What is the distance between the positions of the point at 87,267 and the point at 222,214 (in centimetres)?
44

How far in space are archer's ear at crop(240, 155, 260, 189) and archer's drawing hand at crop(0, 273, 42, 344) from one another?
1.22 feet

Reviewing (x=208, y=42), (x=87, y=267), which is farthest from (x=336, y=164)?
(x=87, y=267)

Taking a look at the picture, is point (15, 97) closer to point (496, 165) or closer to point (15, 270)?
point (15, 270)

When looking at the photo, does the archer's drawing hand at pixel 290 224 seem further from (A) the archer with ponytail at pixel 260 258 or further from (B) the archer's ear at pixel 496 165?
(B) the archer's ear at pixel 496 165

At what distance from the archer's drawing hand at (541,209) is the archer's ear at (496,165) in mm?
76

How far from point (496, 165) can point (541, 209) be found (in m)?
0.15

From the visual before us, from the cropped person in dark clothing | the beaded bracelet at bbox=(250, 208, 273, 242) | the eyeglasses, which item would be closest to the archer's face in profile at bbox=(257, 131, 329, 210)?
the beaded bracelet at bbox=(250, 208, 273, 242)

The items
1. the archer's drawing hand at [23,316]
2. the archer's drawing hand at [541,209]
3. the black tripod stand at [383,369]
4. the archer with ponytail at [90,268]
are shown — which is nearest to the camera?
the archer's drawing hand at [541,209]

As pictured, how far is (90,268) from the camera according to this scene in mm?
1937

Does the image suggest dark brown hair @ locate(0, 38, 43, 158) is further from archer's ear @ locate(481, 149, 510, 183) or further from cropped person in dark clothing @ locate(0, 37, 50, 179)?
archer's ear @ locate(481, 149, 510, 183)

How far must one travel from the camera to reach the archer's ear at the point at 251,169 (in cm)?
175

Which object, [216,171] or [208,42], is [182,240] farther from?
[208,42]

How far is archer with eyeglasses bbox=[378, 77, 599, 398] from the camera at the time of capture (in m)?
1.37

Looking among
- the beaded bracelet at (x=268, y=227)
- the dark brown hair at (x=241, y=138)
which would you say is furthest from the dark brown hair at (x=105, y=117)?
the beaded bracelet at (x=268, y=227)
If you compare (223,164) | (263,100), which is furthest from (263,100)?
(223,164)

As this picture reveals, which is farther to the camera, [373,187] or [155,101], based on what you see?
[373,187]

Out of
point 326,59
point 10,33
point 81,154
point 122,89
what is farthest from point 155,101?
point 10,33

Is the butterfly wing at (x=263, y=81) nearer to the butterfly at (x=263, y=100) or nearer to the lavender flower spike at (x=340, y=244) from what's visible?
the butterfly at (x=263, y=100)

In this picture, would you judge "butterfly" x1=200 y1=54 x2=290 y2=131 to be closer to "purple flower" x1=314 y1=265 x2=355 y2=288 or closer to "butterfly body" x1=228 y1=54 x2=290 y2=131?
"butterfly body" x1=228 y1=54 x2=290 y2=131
# # # # #
■ DIRECTIVE ■
Copy out every one of the items above word for word, leaving nothing out and changing nothing.

■ CORRECT OUTPUT ■
What is the distance between the positions of the point at 87,267 and the point at 222,214 (in centimetres)?
44

How far in space are archer's ear at crop(240, 155, 260, 189) and archer's drawing hand at crop(0, 273, 42, 344) from one another?
1.22 feet

Reviewing (x=208, y=42), (x=87, y=267), which is farthest from (x=336, y=164)?
(x=87, y=267)

Taking a look at the picture, is point (15, 97) closer to point (496, 165) or closer to point (15, 270)?
point (15, 270)

When looking at the photo, does the archer's drawing hand at pixel 290 224 seem further from (A) the archer with ponytail at pixel 260 258 or further from (B) the archer's ear at pixel 496 165?
(B) the archer's ear at pixel 496 165

At what distance from the archer's drawing hand at (541,209) is the archer's ear at (496,165) in mm?
76

How far from point (496, 165) can point (541, 209) be found (in m)?
0.15

From the visual before us, from the cropped person in dark clothing | the beaded bracelet at bbox=(250, 208, 273, 242) | the eyeglasses, which item would be closest to the archer's face in profile at bbox=(257, 131, 329, 210)?
the beaded bracelet at bbox=(250, 208, 273, 242)

The items
1. the archer's drawing hand at [23,316]
2. the archer's drawing hand at [541,209]
3. the black tripod stand at [383,369]
4. the archer with ponytail at [90,268]
are shown — which is nearest to the camera?
the archer's drawing hand at [541,209]

As pictured, how far is (90,268) from the camera according to this scene in mm?
1937

Does the image suggest dark brown hair @ locate(0, 38, 43, 158) is further from archer's ear @ locate(481, 149, 510, 183) or further from cropped person in dark clothing @ locate(0, 37, 50, 179)?
archer's ear @ locate(481, 149, 510, 183)

How far must one travel from the camera to reach the archer's ear at the point at 251,169 (in cm)?
175

Which object, [216,171] or [208,42], is [182,240] farther from?
[208,42]

How far is archer with eyeglasses bbox=[378, 77, 599, 398] from the camera at the time of capture (in m)?
1.37

Looking among
- the beaded bracelet at (x=268, y=227)
- the dark brown hair at (x=241, y=138)
which would you say is furthest from the dark brown hair at (x=105, y=117)?
the beaded bracelet at (x=268, y=227)
If you compare (223,164) | (263,100), which is furthest from (263,100)?
(223,164)

As this picture reveals, which is farther to the camera, [373,187] or [155,101], based on what you see?
[373,187]

Out of
point 326,59
point 10,33
point 81,154
point 122,89
what is farthest from point 155,101?
point 10,33

Is the butterfly wing at (x=263, y=81) nearer to the butterfly at (x=263, y=100) or nearer to the lavender flower spike at (x=340, y=244) from what's visible?
the butterfly at (x=263, y=100)

In this picture, would you judge "butterfly" x1=200 y1=54 x2=290 y2=131 to be closer to "purple flower" x1=314 y1=265 x2=355 y2=288 or closer to "butterfly body" x1=228 y1=54 x2=290 y2=131?
"butterfly body" x1=228 y1=54 x2=290 y2=131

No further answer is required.